According to career experts company executives are failing their employees and their business if they aren’t keeping them up to date with the goals and objectives. Often employees will become disengaged, disenfranchised and it will lead to a higher risk of turnover and lost productivity, says Good.
Many executives wrongly assume it’s enough for senior level people to know the objectives, but according to Pat Sweeney, human resource manager at Old Colony Hospice and Palliative Care, workers on every level need to be kept informed as to what’s going on.
“Employees below ‘C’ level who are clueless or not engaged generally hold positions that are not viewed as actively involved in promoting/supporting missions and goals by either the management or the worker,” says Sweeney. “Too often management overlooks the contributions of these positions and thus the frequent and costly turnover of these jobs – especially if there is no discernible ladder to climb.”
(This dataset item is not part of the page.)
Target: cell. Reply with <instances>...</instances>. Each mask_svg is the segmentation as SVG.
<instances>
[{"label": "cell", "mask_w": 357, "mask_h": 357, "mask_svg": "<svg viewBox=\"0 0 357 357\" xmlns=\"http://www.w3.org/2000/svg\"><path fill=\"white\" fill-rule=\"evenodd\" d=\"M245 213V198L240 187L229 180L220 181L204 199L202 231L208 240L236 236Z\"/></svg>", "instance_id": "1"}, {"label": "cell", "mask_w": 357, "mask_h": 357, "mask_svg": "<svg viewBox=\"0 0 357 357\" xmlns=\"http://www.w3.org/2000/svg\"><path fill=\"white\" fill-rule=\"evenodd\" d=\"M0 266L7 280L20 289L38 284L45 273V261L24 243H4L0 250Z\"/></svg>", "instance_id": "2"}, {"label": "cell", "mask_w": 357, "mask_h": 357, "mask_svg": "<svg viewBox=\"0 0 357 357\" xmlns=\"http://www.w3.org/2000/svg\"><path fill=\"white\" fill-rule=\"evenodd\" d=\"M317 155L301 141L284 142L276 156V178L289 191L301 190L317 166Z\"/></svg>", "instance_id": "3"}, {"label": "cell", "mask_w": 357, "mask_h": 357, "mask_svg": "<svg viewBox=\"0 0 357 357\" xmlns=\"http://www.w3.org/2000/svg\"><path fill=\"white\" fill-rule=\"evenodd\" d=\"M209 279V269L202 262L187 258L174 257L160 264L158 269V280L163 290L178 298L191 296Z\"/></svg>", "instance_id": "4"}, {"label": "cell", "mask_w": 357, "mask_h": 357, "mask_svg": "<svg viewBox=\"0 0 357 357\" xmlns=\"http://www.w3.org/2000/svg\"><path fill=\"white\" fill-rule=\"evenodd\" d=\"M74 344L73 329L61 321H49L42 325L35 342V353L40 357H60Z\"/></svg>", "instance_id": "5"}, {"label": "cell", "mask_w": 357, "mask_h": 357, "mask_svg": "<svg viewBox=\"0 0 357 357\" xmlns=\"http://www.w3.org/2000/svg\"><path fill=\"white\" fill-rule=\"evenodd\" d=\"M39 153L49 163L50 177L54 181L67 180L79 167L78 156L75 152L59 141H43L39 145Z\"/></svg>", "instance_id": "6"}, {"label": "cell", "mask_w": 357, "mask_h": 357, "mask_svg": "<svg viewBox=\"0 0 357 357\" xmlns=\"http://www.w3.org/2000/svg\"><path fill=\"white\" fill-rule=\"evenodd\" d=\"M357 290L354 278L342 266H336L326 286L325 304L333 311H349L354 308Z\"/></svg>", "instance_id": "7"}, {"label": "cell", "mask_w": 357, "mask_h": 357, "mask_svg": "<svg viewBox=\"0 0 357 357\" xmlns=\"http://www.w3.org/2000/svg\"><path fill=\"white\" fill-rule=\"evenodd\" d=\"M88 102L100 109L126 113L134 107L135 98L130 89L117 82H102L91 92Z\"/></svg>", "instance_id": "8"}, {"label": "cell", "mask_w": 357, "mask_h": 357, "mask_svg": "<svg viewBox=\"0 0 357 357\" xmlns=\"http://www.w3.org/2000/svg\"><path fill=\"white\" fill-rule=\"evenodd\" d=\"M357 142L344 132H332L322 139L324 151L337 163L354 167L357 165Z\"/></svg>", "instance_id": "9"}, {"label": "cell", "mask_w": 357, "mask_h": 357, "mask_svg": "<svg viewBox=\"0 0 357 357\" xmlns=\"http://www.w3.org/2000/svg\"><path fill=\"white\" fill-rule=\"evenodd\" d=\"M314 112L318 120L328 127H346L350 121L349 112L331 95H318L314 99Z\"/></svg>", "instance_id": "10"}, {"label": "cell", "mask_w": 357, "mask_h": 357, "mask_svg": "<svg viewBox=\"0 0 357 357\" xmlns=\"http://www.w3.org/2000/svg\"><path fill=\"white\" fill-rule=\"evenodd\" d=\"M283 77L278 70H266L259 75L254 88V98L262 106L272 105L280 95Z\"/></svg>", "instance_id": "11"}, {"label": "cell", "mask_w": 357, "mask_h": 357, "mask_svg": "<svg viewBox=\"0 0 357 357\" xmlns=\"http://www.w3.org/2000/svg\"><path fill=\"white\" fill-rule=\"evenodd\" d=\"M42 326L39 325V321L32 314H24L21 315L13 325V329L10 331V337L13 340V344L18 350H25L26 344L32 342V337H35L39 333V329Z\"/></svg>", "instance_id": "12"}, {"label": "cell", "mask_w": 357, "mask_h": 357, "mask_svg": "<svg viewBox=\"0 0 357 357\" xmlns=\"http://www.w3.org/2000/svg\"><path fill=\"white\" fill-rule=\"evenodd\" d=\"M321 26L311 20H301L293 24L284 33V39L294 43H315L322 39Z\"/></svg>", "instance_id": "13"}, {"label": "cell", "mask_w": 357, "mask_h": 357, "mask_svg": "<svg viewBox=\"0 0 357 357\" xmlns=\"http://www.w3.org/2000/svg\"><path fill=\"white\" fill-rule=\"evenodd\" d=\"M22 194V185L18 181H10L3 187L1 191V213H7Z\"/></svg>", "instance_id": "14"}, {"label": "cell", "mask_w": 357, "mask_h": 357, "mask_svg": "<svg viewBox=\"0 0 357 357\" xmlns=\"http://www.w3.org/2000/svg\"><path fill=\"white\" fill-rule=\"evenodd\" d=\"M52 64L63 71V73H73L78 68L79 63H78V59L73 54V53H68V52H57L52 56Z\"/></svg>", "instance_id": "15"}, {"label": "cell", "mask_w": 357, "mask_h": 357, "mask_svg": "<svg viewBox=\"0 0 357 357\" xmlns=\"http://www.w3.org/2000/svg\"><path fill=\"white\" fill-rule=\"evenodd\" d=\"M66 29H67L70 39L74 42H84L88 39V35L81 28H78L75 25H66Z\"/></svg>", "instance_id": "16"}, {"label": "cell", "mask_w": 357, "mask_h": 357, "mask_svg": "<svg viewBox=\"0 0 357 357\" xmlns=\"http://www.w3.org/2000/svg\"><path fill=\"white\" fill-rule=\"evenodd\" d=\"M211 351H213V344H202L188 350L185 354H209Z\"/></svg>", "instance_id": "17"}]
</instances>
That lack of engagement on every level can be particularly devastating if the company is changing it focus or direction. If the business doesn’t communicate the mission to all levels when change is afoot it will result in rumors, turnover and potentially even the demise of the business. “Businesses that change focus or direction without sharing the change with workers are doomed to failure,” says Sweeney. “Unfortunately some workers are not made aware until they are filing for unemployment.”
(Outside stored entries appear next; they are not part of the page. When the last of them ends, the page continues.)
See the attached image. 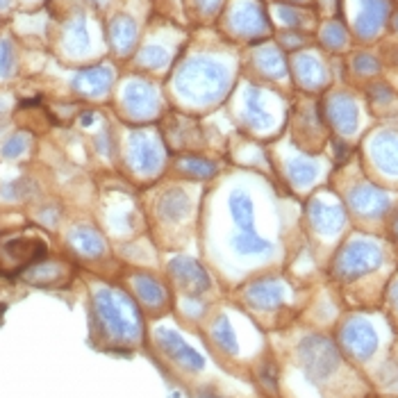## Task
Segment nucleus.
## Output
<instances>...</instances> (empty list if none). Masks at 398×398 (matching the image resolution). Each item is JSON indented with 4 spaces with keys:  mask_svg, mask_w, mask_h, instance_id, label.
I'll list each match as a JSON object with an SVG mask.
<instances>
[{
    "mask_svg": "<svg viewBox=\"0 0 398 398\" xmlns=\"http://www.w3.org/2000/svg\"><path fill=\"white\" fill-rule=\"evenodd\" d=\"M298 360H300L303 371L307 373V378L314 382L328 380L341 364L337 346L324 335H309L300 341Z\"/></svg>",
    "mask_w": 398,
    "mask_h": 398,
    "instance_id": "1",
    "label": "nucleus"
},
{
    "mask_svg": "<svg viewBox=\"0 0 398 398\" xmlns=\"http://www.w3.org/2000/svg\"><path fill=\"white\" fill-rule=\"evenodd\" d=\"M385 260L382 249L371 239H353L343 246L335 262V273L341 280H355L375 271Z\"/></svg>",
    "mask_w": 398,
    "mask_h": 398,
    "instance_id": "2",
    "label": "nucleus"
},
{
    "mask_svg": "<svg viewBox=\"0 0 398 398\" xmlns=\"http://www.w3.org/2000/svg\"><path fill=\"white\" fill-rule=\"evenodd\" d=\"M348 205L364 221H375L382 219L392 207L390 196L380 189L371 185V182H360L348 191Z\"/></svg>",
    "mask_w": 398,
    "mask_h": 398,
    "instance_id": "3",
    "label": "nucleus"
},
{
    "mask_svg": "<svg viewBox=\"0 0 398 398\" xmlns=\"http://www.w3.org/2000/svg\"><path fill=\"white\" fill-rule=\"evenodd\" d=\"M341 346L355 360H369L378 348V335L373 326L364 319H351L341 328Z\"/></svg>",
    "mask_w": 398,
    "mask_h": 398,
    "instance_id": "4",
    "label": "nucleus"
},
{
    "mask_svg": "<svg viewBox=\"0 0 398 398\" xmlns=\"http://www.w3.org/2000/svg\"><path fill=\"white\" fill-rule=\"evenodd\" d=\"M0 251L16 264H37L46 257V244L35 237H12L3 241Z\"/></svg>",
    "mask_w": 398,
    "mask_h": 398,
    "instance_id": "5",
    "label": "nucleus"
},
{
    "mask_svg": "<svg viewBox=\"0 0 398 398\" xmlns=\"http://www.w3.org/2000/svg\"><path fill=\"white\" fill-rule=\"evenodd\" d=\"M373 162L387 176H398V132L385 130L371 144Z\"/></svg>",
    "mask_w": 398,
    "mask_h": 398,
    "instance_id": "6",
    "label": "nucleus"
},
{
    "mask_svg": "<svg viewBox=\"0 0 398 398\" xmlns=\"http://www.w3.org/2000/svg\"><path fill=\"white\" fill-rule=\"evenodd\" d=\"M309 219L312 225L324 232V234H332V232H339L343 228V223H346V214L339 205L335 203H324V200H314L309 205Z\"/></svg>",
    "mask_w": 398,
    "mask_h": 398,
    "instance_id": "7",
    "label": "nucleus"
},
{
    "mask_svg": "<svg viewBox=\"0 0 398 398\" xmlns=\"http://www.w3.org/2000/svg\"><path fill=\"white\" fill-rule=\"evenodd\" d=\"M387 21V3L385 0H364L362 14L358 16V35L360 39H373Z\"/></svg>",
    "mask_w": 398,
    "mask_h": 398,
    "instance_id": "8",
    "label": "nucleus"
},
{
    "mask_svg": "<svg viewBox=\"0 0 398 398\" xmlns=\"http://www.w3.org/2000/svg\"><path fill=\"white\" fill-rule=\"evenodd\" d=\"M159 341H162V348L169 353V358L176 360L178 364H182V367H187V369H200L203 367V360L176 335V332L164 330L162 335H159Z\"/></svg>",
    "mask_w": 398,
    "mask_h": 398,
    "instance_id": "9",
    "label": "nucleus"
},
{
    "mask_svg": "<svg viewBox=\"0 0 398 398\" xmlns=\"http://www.w3.org/2000/svg\"><path fill=\"white\" fill-rule=\"evenodd\" d=\"M330 121L339 132L351 135L358 127V107L348 96H337L330 103Z\"/></svg>",
    "mask_w": 398,
    "mask_h": 398,
    "instance_id": "10",
    "label": "nucleus"
},
{
    "mask_svg": "<svg viewBox=\"0 0 398 398\" xmlns=\"http://www.w3.org/2000/svg\"><path fill=\"white\" fill-rule=\"evenodd\" d=\"M249 298L257 307L271 309L285 300V287L278 280H273V278H268V280H260L249 289Z\"/></svg>",
    "mask_w": 398,
    "mask_h": 398,
    "instance_id": "11",
    "label": "nucleus"
},
{
    "mask_svg": "<svg viewBox=\"0 0 398 398\" xmlns=\"http://www.w3.org/2000/svg\"><path fill=\"white\" fill-rule=\"evenodd\" d=\"M228 207L234 223L239 225L244 232H253L255 230V207H253V200L249 193L244 191H234L230 200H228Z\"/></svg>",
    "mask_w": 398,
    "mask_h": 398,
    "instance_id": "12",
    "label": "nucleus"
},
{
    "mask_svg": "<svg viewBox=\"0 0 398 398\" xmlns=\"http://www.w3.org/2000/svg\"><path fill=\"white\" fill-rule=\"evenodd\" d=\"M96 309H98L101 319H103L105 324L110 326L114 332H118V335H127L125 324H123V319H121V312L116 309L114 298L107 294V292H101L98 296H96Z\"/></svg>",
    "mask_w": 398,
    "mask_h": 398,
    "instance_id": "13",
    "label": "nucleus"
},
{
    "mask_svg": "<svg viewBox=\"0 0 398 398\" xmlns=\"http://www.w3.org/2000/svg\"><path fill=\"white\" fill-rule=\"evenodd\" d=\"M232 246H234L239 255H262V253H271L273 251V244L268 239H264V237L255 234V232L237 234L232 239Z\"/></svg>",
    "mask_w": 398,
    "mask_h": 398,
    "instance_id": "14",
    "label": "nucleus"
},
{
    "mask_svg": "<svg viewBox=\"0 0 398 398\" xmlns=\"http://www.w3.org/2000/svg\"><path fill=\"white\" fill-rule=\"evenodd\" d=\"M64 275V268L59 264H41L37 262L35 266H30L25 271V280L32 285H41V287H48V285H57Z\"/></svg>",
    "mask_w": 398,
    "mask_h": 398,
    "instance_id": "15",
    "label": "nucleus"
},
{
    "mask_svg": "<svg viewBox=\"0 0 398 398\" xmlns=\"http://www.w3.org/2000/svg\"><path fill=\"white\" fill-rule=\"evenodd\" d=\"M71 241H73V246H75V249H78L80 253L89 255V257L98 255V253L105 249V244H103L101 237L96 234L93 230H89V228H75V230L71 232Z\"/></svg>",
    "mask_w": 398,
    "mask_h": 398,
    "instance_id": "16",
    "label": "nucleus"
},
{
    "mask_svg": "<svg viewBox=\"0 0 398 398\" xmlns=\"http://www.w3.org/2000/svg\"><path fill=\"white\" fill-rule=\"evenodd\" d=\"M289 171V178H292V182H296V185L300 187H307L312 185V182L317 180L319 176V164H314L312 159H292L287 166Z\"/></svg>",
    "mask_w": 398,
    "mask_h": 398,
    "instance_id": "17",
    "label": "nucleus"
},
{
    "mask_svg": "<svg viewBox=\"0 0 398 398\" xmlns=\"http://www.w3.org/2000/svg\"><path fill=\"white\" fill-rule=\"evenodd\" d=\"M174 271H176V275L180 278L182 283H193V287H196V283L200 285V287H207V278L200 273V268L193 264V262H189V260H178L176 264H174Z\"/></svg>",
    "mask_w": 398,
    "mask_h": 398,
    "instance_id": "18",
    "label": "nucleus"
},
{
    "mask_svg": "<svg viewBox=\"0 0 398 398\" xmlns=\"http://www.w3.org/2000/svg\"><path fill=\"white\" fill-rule=\"evenodd\" d=\"M187 196L182 191H171L169 196L162 200V212L166 219H180L187 212Z\"/></svg>",
    "mask_w": 398,
    "mask_h": 398,
    "instance_id": "19",
    "label": "nucleus"
},
{
    "mask_svg": "<svg viewBox=\"0 0 398 398\" xmlns=\"http://www.w3.org/2000/svg\"><path fill=\"white\" fill-rule=\"evenodd\" d=\"M139 294H142L146 300L150 303H155V300H162V287H159L155 280H150V278H137L135 280Z\"/></svg>",
    "mask_w": 398,
    "mask_h": 398,
    "instance_id": "20",
    "label": "nucleus"
},
{
    "mask_svg": "<svg viewBox=\"0 0 398 398\" xmlns=\"http://www.w3.org/2000/svg\"><path fill=\"white\" fill-rule=\"evenodd\" d=\"M25 148H28V137L25 135H14V137H9L7 142L3 144V157L14 159L18 155H23Z\"/></svg>",
    "mask_w": 398,
    "mask_h": 398,
    "instance_id": "21",
    "label": "nucleus"
},
{
    "mask_svg": "<svg viewBox=\"0 0 398 398\" xmlns=\"http://www.w3.org/2000/svg\"><path fill=\"white\" fill-rule=\"evenodd\" d=\"M214 337H217V341L221 343L223 348L234 351V337H232V332L228 328V321H225V319H219V326L214 328Z\"/></svg>",
    "mask_w": 398,
    "mask_h": 398,
    "instance_id": "22",
    "label": "nucleus"
},
{
    "mask_svg": "<svg viewBox=\"0 0 398 398\" xmlns=\"http://www.w3.org/2000/svg\"><path fill=\"white\" fill-rule=\"evenodd\" d=\"M12 67H14L12 46H9L7 41H3V44H0V73L9 75V73H12Z\"/></svg>",
    "mask_w": 398,
    "mask_h": 398,
    "instance_id": "23",
    "label": "nucleus"
},
{
    "mask_svg": "<svg viewBox=\"0 0 398 398\" xmlns=\"http://www.w3.org/2000/svg\"><path fill=\"white\" fill-rule=\"evenodd\" d=\"M355 69H358V73L371 75V73H375L380 69V62L375 57H371V55H360L358 59H355Z\"/></svg>",
    "mask_w": 398,
    "mask_h": 398,
    "instance_id": "24",
    "label": "nucleus"
},
{
    "mask_svg": "<svg viewBox=\"0 0 398 398\" xmlns=\"http://www.w3.org/2000/svg\"><path fill=\"white\" fill-rule=\"evenodd\" d=\"M3 193H5V198H12V200L25 198V193H28V182H23V180L12 182V185L3 187Z\"/></svg>",
    "mask_w": 398,
    "mask_h": 398,
    "instance_id": "25",
    "label": "nucleus"
},
{
    "mask_svg": "<svg viewBox=\"0 0 398 398\" xmlns=\"http://www.w3.org/2000/svg\"><path fill=\"white\" fill-rule=\"evenodd\" d=\"M182 166L189 169L191 174H198V176H212L214 174V166L207 164V162H200V159H187Z\"/></svg>",
    "mask_w": 398,
    "mask_h": 398,
    "instance_id": "26",
    "label": "nucleus"
},
{
    "mask_svg": "<svg viewBox=\"0 0 398 398\" xmlns=\"http://www.w3.org/2000/svg\"><path fill=\"white\" fill-rule=\"evenodd\" d=\"M392 298H394V305L398 307V283H396V287H394V292H392Z\"/></svg>",
    "mask_w": 398,
    "mask_h": 398,
    "instance_id": "27",
    "label": "nucleus"
},
{
    "mask_svg": "<svg viewBox=\"0 0 398 398\" xmlns=\"http://www.w3.org/2000/svg\"><path fill=\"white\" fill-rule=\"evenodd\" d=\"M394 234H396V237H398V217H396V219H394Z\"/></svg>",
    "mask_w": 398,
    "mask_h": 398,
    "instance_id": "28",
    "label": "nucleus"
},
{
    "mask_svg": "<svg viewBox=\"0 0 398 398\" xmlns=\"http://www.w3.org/2000/svg\"><path fill=\"white\" fill-rule=\"evenodd\" d=\"M396 30H398V16H396Z\"/></svg>",
    "mask_w": 398,
    "mask_h": 398,
    "instance_id": "29",
    "label": "nucleus"
}]
</instances>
How a company goes about engaging and informing their employees will vary based on the business. For some firms it’s enough to hold town hall meetings periodically while others will get their managers involved and schedule one-on-one meetings with their workers. At other companies it may mean flyers hung up at common areas, regular emails or quarterly conference calls to provide up-dates on the business goals. The missions and goals at most companies whether it’s a ten person shop or a 1,000 strong can also often be found on marketing materials, letterhead, logos, and their Website and Facebook pages, says Sweeney. Sweeney points to foot and apparel company Nike as one example. The company’s “swish” logo sums up what its mission is all about.
At the end of the day, how effectively the mission is communicated to the workers boils down to the leadership. “Great leaders keep the communications flowing to all members of the team so that the organization doesn’t stall,” says Laura Kerekes, chief knowledge officer at Think HR, the human resources company. “Otherwise, instead of working together to get the organization ready for growth, employees might be getting themselves ready for new opportunities outside of the organization.”
According to Kerekes when communicating about the business plan and goals, managers have to not only focus on addressing the what, when and how, but more importantly the why. The why is what most employees want to understand and it’s often the one thing management leaves out of their communications with employees. “I just don’t know why we are doing what we are doing echoes throughout the hallways of organizations where managers are driving on business results and asking employees to perform certain work tasks without addressing why,” says Kerekes. “Great leaders decide what needs to happen in the business and why they want to do it.”